> [VORLIEGENDER TEXT]:
--------------------------------------------------

Für die Anpassung des Motors an die Arbeitsweise der angetriebenen Maschine ist
naturgemäß der durch die Elektrizität ermöglichte Einzelantrieb Vorbedingung. Seine
Vorzüge vor dem Antrieb sämtlicher Maschinen eines Fabriksaales von einem einzigen
Wellenstrang aus sind bekannt. Außer dieser Möglichkeit, jeder Maschine denjenigen
Motor zu geben, der ihrer Eigenart entspricht, gewährt der elektrische Einzelantrieb
eine größere Wirtschaftlichkeit durch Fortfall der dauernden Verluste in der
Transmission, die einen nicht unerheblichen Prozentsatz der angeschlossenen
Leistung betragen. Ferner gewinnen beim Einzelantrieb die Arbeitsräume bedeutend an
Uebersichtlichkeit und Helligkeit, und gleichzeitig wird die mit umlaufenden Riemen
verbundene Gefährdung des Personals vermieden. Die Betriebssicherheit wird erhöht,
da etwaige Störungen auf eine Maschine beschränkt bleiben. Besonders wertvoll ist
auch die durch den elektrischen Einzelantrieb erreichte Unabhängigkeit in der
Aufstellung der Maschinen, die auch die Ausnutzung ungünstig geschnittener
Grundstücke gestattet, sowie die Zulässigkeit einer leichteren Bauart infolge des
Fortfalls der Beanspruchung durch die Transmission.

--------------------------------------------------

> [ANGEZEIGTE DATEN]:
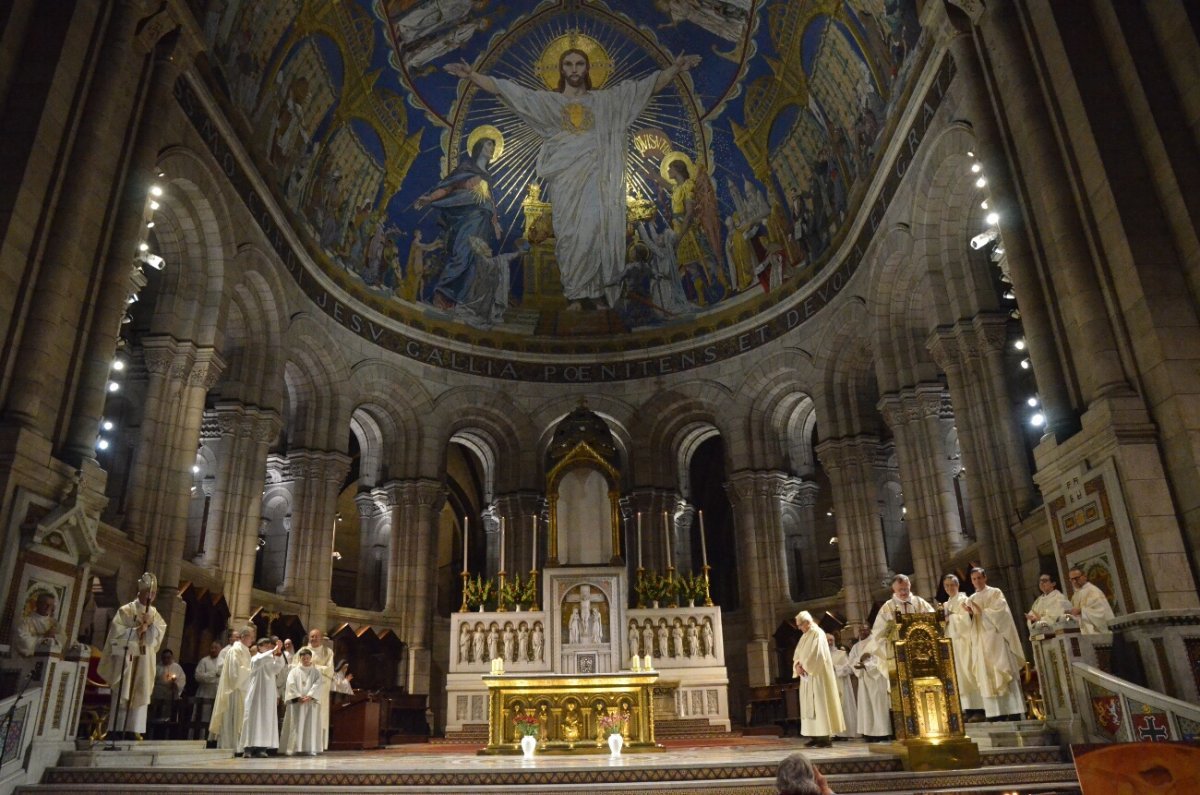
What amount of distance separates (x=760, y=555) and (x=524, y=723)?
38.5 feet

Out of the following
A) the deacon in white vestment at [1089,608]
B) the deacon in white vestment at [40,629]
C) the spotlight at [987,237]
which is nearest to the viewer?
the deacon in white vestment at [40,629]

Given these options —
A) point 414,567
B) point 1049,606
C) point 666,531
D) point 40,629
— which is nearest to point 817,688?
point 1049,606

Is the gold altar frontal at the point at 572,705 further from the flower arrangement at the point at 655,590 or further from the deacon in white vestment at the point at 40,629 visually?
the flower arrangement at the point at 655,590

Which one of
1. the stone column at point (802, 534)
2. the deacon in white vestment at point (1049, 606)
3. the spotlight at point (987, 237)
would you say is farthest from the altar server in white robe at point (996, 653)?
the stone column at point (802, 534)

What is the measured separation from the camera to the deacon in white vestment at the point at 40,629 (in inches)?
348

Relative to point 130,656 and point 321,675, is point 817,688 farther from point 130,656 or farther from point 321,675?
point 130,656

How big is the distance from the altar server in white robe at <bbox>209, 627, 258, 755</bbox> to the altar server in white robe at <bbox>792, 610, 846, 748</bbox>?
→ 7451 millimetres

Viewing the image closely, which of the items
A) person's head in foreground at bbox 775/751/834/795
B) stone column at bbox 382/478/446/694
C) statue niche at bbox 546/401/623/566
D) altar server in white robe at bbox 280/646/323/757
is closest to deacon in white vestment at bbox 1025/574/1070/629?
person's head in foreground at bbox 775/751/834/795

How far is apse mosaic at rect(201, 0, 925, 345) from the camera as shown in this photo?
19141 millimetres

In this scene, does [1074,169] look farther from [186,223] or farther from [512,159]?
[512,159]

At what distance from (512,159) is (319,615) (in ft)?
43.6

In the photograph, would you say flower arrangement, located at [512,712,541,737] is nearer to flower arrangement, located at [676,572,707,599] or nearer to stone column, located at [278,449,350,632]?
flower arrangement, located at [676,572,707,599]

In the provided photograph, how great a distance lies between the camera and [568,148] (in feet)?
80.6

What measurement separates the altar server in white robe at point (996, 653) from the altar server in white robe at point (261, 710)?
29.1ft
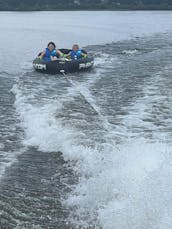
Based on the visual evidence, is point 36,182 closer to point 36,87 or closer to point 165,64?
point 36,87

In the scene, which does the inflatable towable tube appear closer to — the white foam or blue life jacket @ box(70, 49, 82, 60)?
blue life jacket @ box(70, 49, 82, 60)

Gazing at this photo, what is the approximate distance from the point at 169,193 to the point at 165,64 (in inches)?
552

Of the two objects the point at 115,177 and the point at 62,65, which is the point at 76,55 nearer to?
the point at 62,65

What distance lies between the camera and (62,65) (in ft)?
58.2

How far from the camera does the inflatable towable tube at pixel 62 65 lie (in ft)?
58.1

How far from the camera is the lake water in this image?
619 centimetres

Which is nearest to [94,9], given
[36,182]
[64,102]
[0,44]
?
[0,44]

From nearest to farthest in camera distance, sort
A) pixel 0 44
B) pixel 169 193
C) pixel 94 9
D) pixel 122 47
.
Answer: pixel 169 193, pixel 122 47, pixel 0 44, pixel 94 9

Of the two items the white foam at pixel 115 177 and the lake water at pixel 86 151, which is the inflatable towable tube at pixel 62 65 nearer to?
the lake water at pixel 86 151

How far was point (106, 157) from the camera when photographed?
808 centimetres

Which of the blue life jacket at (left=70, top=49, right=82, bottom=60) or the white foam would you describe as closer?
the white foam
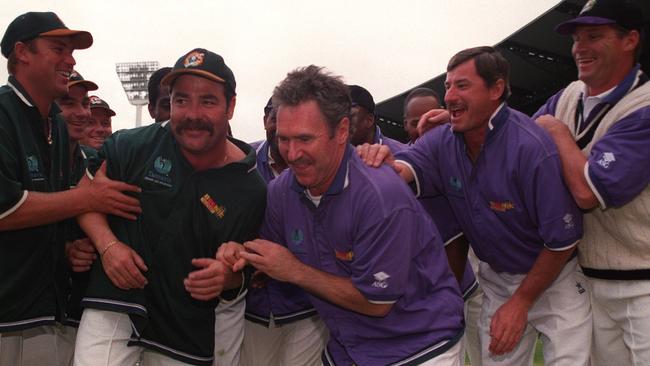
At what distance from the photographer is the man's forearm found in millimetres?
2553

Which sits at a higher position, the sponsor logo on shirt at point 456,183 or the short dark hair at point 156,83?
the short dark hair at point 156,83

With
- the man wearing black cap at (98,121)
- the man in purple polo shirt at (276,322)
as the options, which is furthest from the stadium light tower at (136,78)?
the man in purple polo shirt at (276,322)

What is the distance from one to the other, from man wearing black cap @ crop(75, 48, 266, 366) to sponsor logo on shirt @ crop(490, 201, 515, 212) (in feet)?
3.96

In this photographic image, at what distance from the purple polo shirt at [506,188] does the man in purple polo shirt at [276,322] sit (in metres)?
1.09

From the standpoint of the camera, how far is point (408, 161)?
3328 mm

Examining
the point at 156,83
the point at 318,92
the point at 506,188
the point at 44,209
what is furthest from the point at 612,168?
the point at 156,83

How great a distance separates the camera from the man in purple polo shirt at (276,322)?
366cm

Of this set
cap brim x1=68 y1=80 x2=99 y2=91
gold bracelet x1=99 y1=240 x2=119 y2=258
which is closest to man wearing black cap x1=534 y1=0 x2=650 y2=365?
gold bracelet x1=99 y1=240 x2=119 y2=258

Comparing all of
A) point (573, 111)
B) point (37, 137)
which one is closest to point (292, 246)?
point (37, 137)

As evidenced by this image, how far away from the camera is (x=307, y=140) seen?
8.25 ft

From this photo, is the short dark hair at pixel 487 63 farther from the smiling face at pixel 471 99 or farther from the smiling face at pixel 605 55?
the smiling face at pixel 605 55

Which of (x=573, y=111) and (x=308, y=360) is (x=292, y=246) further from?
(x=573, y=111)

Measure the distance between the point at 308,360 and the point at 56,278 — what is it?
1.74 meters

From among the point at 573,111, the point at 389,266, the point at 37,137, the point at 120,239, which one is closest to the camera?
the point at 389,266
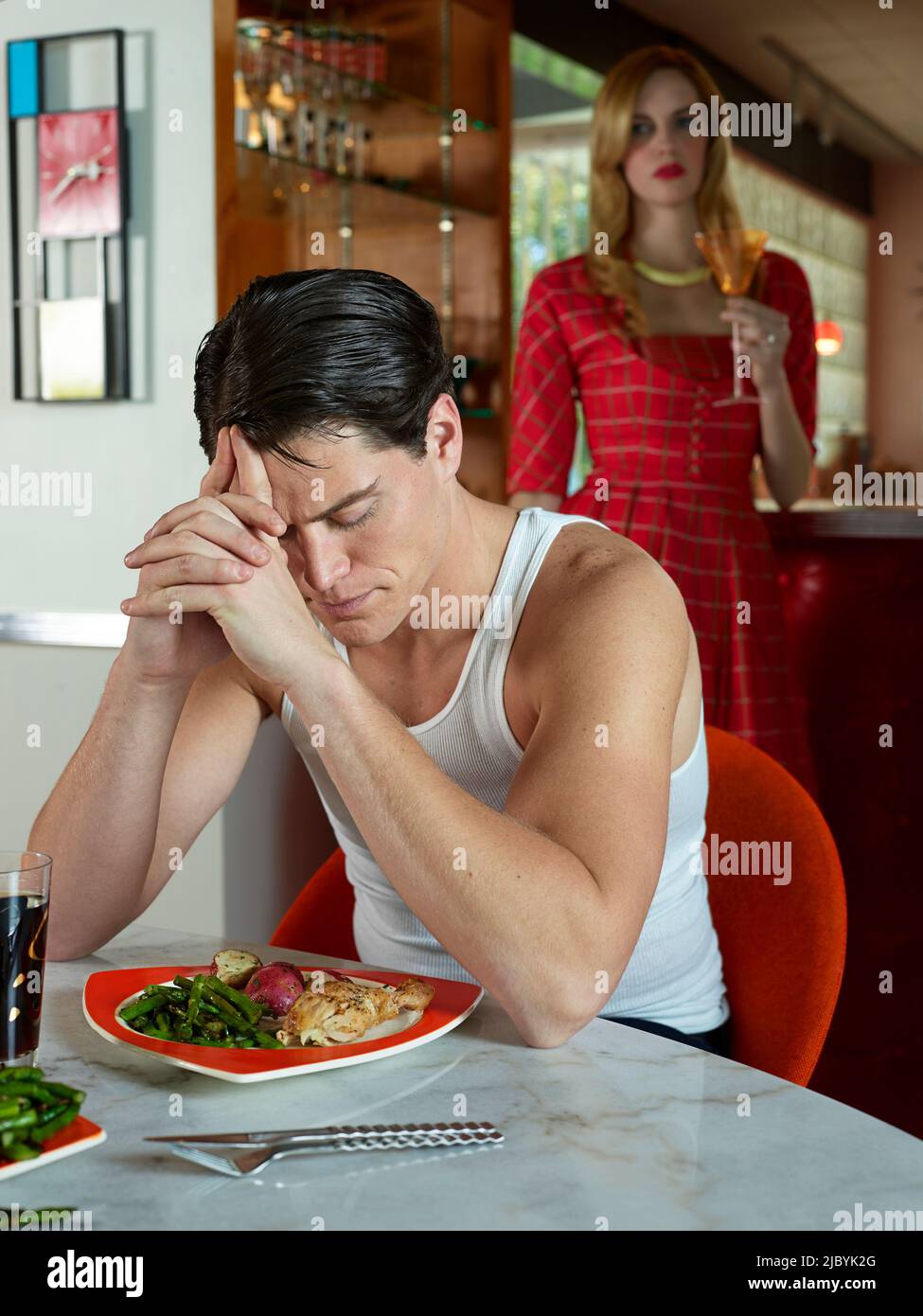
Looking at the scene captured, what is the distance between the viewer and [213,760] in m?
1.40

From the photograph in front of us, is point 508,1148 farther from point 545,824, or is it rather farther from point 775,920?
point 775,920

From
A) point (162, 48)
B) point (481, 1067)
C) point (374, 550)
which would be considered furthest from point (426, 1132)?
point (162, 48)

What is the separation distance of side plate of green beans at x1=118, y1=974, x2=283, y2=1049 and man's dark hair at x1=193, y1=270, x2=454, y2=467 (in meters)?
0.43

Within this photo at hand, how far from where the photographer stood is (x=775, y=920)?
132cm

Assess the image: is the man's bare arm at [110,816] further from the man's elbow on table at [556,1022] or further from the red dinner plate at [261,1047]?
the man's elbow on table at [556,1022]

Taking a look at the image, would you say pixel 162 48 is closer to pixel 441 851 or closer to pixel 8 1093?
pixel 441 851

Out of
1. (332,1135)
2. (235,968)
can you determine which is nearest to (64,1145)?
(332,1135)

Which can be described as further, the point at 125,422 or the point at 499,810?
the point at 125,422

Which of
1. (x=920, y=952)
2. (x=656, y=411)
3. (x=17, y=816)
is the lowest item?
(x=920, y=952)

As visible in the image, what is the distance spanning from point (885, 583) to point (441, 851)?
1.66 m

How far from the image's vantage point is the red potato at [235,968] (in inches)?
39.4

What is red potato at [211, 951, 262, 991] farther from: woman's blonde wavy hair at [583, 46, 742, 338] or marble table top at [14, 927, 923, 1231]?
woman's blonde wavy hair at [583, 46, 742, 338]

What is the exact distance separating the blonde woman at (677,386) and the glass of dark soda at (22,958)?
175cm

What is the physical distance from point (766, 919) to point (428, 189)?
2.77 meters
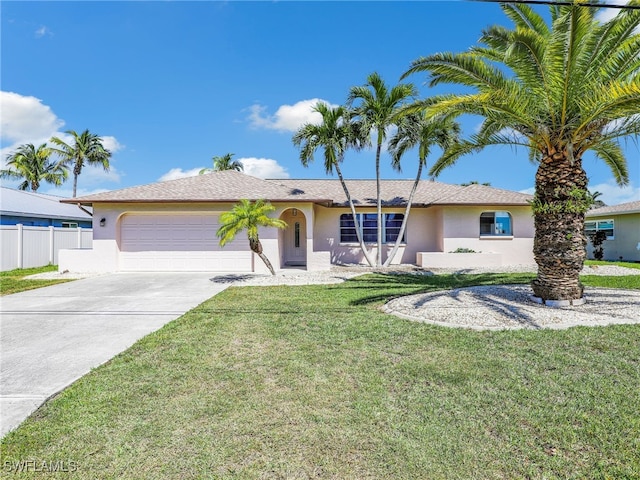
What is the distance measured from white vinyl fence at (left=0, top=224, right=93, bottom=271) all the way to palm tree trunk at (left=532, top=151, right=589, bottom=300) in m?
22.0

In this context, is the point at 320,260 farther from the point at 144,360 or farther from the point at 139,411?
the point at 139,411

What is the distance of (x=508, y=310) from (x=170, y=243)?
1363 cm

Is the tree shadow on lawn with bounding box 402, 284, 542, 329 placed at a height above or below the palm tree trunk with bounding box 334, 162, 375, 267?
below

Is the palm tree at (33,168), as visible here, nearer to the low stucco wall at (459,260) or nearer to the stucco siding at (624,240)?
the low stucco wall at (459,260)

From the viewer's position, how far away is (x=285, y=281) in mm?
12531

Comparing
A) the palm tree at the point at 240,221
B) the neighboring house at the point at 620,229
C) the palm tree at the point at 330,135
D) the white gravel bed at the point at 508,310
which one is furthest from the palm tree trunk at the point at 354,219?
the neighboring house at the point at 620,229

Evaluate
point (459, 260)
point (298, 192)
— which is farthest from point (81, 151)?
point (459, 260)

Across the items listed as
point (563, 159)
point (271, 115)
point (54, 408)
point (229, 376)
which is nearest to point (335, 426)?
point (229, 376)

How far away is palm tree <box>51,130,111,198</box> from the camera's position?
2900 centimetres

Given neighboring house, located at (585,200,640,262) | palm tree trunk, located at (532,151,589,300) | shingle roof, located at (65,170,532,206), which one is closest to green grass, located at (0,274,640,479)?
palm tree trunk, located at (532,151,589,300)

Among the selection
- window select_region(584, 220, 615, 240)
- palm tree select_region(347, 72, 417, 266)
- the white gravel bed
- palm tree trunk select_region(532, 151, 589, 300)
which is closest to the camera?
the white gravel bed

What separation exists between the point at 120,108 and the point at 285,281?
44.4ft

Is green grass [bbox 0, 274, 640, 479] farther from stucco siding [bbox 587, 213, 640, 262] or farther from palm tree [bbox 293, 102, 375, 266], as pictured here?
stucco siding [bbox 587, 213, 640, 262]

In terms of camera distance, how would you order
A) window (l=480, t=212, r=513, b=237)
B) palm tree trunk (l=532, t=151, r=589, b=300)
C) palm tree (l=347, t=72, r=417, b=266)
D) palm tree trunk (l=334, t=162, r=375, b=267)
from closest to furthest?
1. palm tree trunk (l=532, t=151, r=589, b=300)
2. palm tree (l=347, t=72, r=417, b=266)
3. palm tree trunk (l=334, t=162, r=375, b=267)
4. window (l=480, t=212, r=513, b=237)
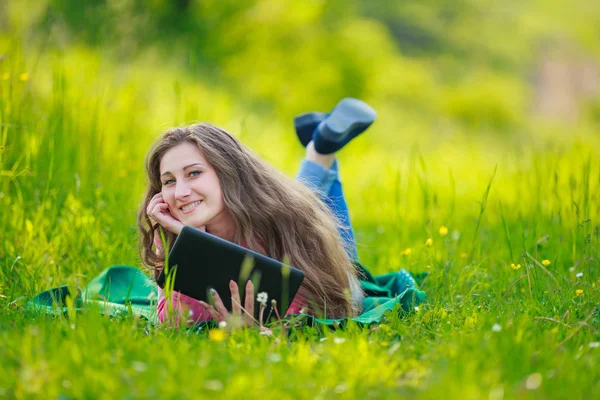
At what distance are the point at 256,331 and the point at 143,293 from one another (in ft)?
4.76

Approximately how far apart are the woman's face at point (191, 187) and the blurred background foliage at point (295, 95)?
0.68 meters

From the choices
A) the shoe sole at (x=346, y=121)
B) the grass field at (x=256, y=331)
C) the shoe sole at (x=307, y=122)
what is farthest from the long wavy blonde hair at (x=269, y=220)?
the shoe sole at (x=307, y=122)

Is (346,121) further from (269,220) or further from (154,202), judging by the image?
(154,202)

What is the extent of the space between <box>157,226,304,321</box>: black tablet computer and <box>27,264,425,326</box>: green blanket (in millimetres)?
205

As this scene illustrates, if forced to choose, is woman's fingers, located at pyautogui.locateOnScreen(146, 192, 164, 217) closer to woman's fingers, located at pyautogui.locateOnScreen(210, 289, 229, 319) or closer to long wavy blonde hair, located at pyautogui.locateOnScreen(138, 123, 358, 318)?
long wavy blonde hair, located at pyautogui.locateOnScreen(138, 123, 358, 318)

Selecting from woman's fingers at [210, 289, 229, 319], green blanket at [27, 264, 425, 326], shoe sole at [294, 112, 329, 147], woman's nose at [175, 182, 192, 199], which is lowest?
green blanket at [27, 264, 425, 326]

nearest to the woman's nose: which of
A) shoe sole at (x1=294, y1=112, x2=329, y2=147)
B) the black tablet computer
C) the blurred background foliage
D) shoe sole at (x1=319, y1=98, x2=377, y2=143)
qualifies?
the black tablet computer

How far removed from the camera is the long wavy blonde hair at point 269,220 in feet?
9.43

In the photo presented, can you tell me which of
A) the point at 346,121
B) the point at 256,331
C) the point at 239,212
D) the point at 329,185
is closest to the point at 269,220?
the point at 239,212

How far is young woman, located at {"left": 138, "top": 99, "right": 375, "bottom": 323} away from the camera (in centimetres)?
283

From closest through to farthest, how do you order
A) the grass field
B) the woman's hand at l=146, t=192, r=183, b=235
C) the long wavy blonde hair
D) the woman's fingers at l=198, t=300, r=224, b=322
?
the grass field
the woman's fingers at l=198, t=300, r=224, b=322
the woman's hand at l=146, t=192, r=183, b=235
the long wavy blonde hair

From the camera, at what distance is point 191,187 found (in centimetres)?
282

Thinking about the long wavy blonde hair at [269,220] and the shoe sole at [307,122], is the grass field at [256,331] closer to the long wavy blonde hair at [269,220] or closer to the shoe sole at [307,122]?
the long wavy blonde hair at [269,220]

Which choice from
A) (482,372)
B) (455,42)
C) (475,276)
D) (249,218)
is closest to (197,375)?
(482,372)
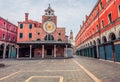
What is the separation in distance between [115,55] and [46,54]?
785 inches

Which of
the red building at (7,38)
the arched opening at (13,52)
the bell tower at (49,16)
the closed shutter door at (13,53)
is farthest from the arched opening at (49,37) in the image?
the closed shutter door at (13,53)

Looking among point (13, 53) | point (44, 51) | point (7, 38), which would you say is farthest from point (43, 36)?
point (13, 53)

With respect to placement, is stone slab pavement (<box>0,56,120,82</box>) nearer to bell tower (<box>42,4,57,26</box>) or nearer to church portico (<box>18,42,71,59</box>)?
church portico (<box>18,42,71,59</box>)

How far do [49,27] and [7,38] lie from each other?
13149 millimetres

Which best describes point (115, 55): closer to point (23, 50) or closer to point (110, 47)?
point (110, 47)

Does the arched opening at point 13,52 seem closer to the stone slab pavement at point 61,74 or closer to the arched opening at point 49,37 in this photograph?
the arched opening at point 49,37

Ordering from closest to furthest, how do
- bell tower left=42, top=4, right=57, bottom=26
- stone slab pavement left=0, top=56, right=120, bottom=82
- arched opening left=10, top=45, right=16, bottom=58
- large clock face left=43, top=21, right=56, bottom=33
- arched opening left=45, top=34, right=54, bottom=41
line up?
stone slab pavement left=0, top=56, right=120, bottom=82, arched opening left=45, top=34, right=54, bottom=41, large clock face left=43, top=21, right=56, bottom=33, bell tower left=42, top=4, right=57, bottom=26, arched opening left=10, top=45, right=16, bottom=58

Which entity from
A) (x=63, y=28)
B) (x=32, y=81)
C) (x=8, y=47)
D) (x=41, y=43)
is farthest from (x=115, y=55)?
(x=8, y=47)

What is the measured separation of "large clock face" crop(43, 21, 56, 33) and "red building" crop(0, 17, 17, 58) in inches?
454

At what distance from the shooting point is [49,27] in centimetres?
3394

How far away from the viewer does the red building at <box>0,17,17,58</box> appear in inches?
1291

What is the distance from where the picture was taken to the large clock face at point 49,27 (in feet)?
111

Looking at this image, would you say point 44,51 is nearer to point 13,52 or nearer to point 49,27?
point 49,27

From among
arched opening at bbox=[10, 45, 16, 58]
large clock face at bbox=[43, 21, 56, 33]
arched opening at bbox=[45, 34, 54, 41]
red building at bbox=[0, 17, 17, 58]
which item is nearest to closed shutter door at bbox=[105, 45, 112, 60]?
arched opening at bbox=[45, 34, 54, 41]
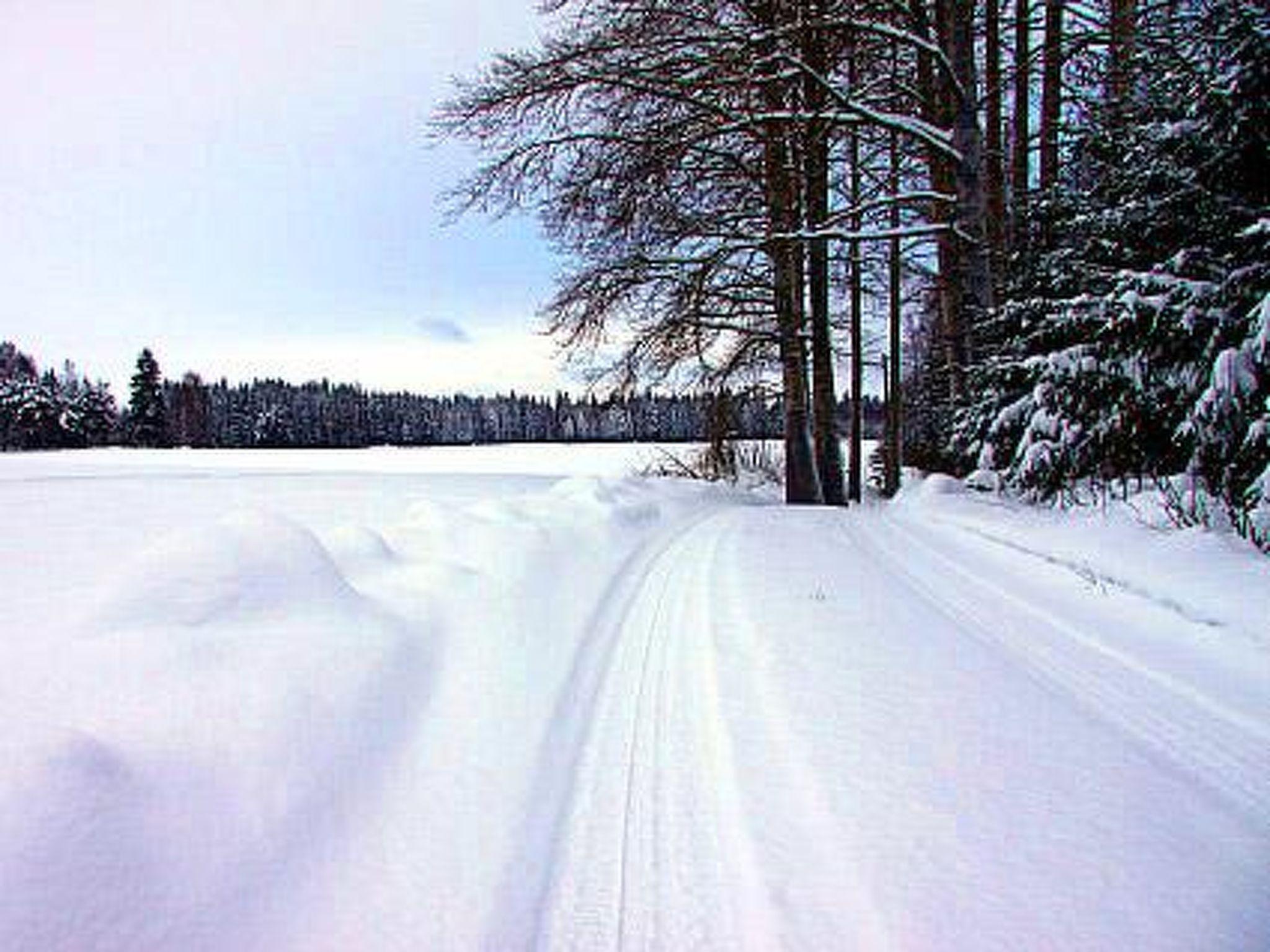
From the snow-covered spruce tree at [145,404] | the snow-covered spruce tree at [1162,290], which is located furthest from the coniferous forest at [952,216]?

--------------------------------------------------

> [AUFGABEN]:
A. Fasse den Text über den elektrischen Einzelantrieb in zwei Sätzen zusammen.
B. Nenne alle Vorteile des elektrischen Einzelantriebs, die im Text über den elektrischen Einzelantrieb aufgeführt werden.
C. Fahre mit dem Text über den elektrischen Einzelantrieb nach seinem letzten Satz fort.

> [ERGEBNISSE]:
A. Der elektrische Einzelantrieb ist Vorbedingung dafür, jeder Maschine einen Motor zu geben, der ihrer Arbeitsweise entspricht. Außerdem bringt er höhere Wirtschaftlichkeit durch den Wegfall der Transmissionsverluste, übersichtlichere und hellere Arbeitsräume, weniger Gefährdung des Personals durch Riemen, größere Betriebssicherheit, freie Aufstellung der Maschinen und eine leichtere Bauart.

B.
- Jede Maschine kann den Motor erhalten, der ihrer Eigenart entspricht.
- Die dauernden Verluste in der Transmission fallen weg, was die Wirtschaftlichkeit erhöht.
- Die Arbeitsräume werden übersichtlicher und heller.
- Die Gefährdung des Personals durch umlaufende Riemen wird vermieden.
- Die Betriebssicherheit steigt, weil Störungen auf eine Maschine beschränkt bleiben.
- Die Maschinen lassen sich unabhängig aufstellen, sodass auch ungünstig geschnittene Grundstücke nutzbar sind.
- Da die Beanspruchung durch die Transmission entfällt, ist eine leichtere Bauart zulässig.

C.
Für den Antrieb einer Ringspinnmaschine sind im wesentlichen folgende Faktoren zu
berücksichtigen: Das Garn wird durch eine Oese geführt, die sich an der auf- und
abbewegten Ringbank kontinuierlich verschiebt, und wird dann auf eine Hülse
aufgewickelt. Durch alle diese Bewegungen entstehen in dem zu fertigem Garn zu
verarbeitenden Gespinst variable Spannungen. Diese Spannungen sind nach den
Durchmessern, auf die das Garn gewickelt wird, sehr verschieden; sie sind am größten
beim Winden auf den kleinsten, am kleinsten beim Winden auf den größten Durchmesser.
Um einerseits ein gutes Garn zu erhalten, andererseits aber die Maschinen so
weitgehend wie möglich auszunutzen, muß man den elektrischen Antrieb einer
Ringspinnmaschine derartig ausbilden, daß die Fadenspannung in jeder Lage der
Ringbank annähernd konstant gehalten wird.
Textabbildung Bd. 327, S. 266
Fig. 1.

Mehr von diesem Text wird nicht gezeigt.